O jornal britânico The Guardian publicou que, segundo especialistas, o rascunho parece ter sido redigido originalmente em russo e depois traduzido para o inglês – pela construção sintática das frases, o que não foi confirmado pelas autoridades estadunidenses.
O “vazamento” do rascunho produzido por Washington e Moscou, como era de se esperar, não foi bem recebido especialmente pelo governo ucraniano e pelas lideranças da UE. Logo após sua divulgação, Zelensky gravou um comunicado dizendo que a Ucrânia “estava diante da escolha entre perder sua dignidade ou seu principal aliado”, referindo-se aos EUA. Vale ressaltar que Zelensky vem enfrentando uma grave crise interna, com um escândalo de corrupção que recentemente contou com uma busca e apreensão pela polícia na casa de seu Chefe de Gabinete, Andrii Iermark – além do fato de estar com seu mandato expirado e não ter realizado eleições, devido ao andamento de guerra.

→ **Material apresentado**:

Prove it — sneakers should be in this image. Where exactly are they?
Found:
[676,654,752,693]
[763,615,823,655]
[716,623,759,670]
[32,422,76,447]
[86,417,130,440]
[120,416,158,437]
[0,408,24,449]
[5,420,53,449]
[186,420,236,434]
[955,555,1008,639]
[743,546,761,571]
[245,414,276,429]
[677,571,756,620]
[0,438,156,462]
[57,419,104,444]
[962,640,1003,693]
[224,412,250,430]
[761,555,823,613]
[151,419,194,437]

→ **Tarefas**:
1 > De acordo com o texto sobre o rascunho de Washington e Moscou, em que idioma os especialistas acreditam que o documento foi redigido originalmente?
2 > Dê continuidade ao texto sobre o rascunho de Washington e Moscou a partir da última frase apresentada.

→ **Respostas**:
1 > Em russo, e depois teria sido traduzido para o inglês.

2 >
Genebra: nova proposta com 19 pontos e pouco avanço
No final de semana seguinte à divulgação do plano, o enviado especial dos EUA que participou da redação do rascunho Steve Witkoff, o Secretário de Estado Marco Rubio e uma delegação estadunidense foram à Genebra (Suíça) para discutir os 28 pontos. Também esteve uma delegação ucraniana comandada pelo Chefe de Gabinete do Governo da Ucrânia Andrii Iermark (o mesmo citado no escândalo do parágrafo anterior, e que foi demitido quando esse artigo era concluído). Nessa reunião, os 28 pontos foram modificados para uma nova lista com 19 itens, alterando alguns pontos como a demarcação territorial, restrições a forças armadas ucranianas e permissão de filiação à OTAN.
Líderes europeus e ucranianos celebraram os “avanços”, mas Putin imediatamente afirmou que a nova proposta não serve à Rússia, prossegue com os bombardeios e ataques militares. Witkoff deve ir a Moscou na primeira semana de dezembro apresentar as alterações de Genebra – mas não está claro um desfecho para a situação nem sequer seus próximos desdobramentos.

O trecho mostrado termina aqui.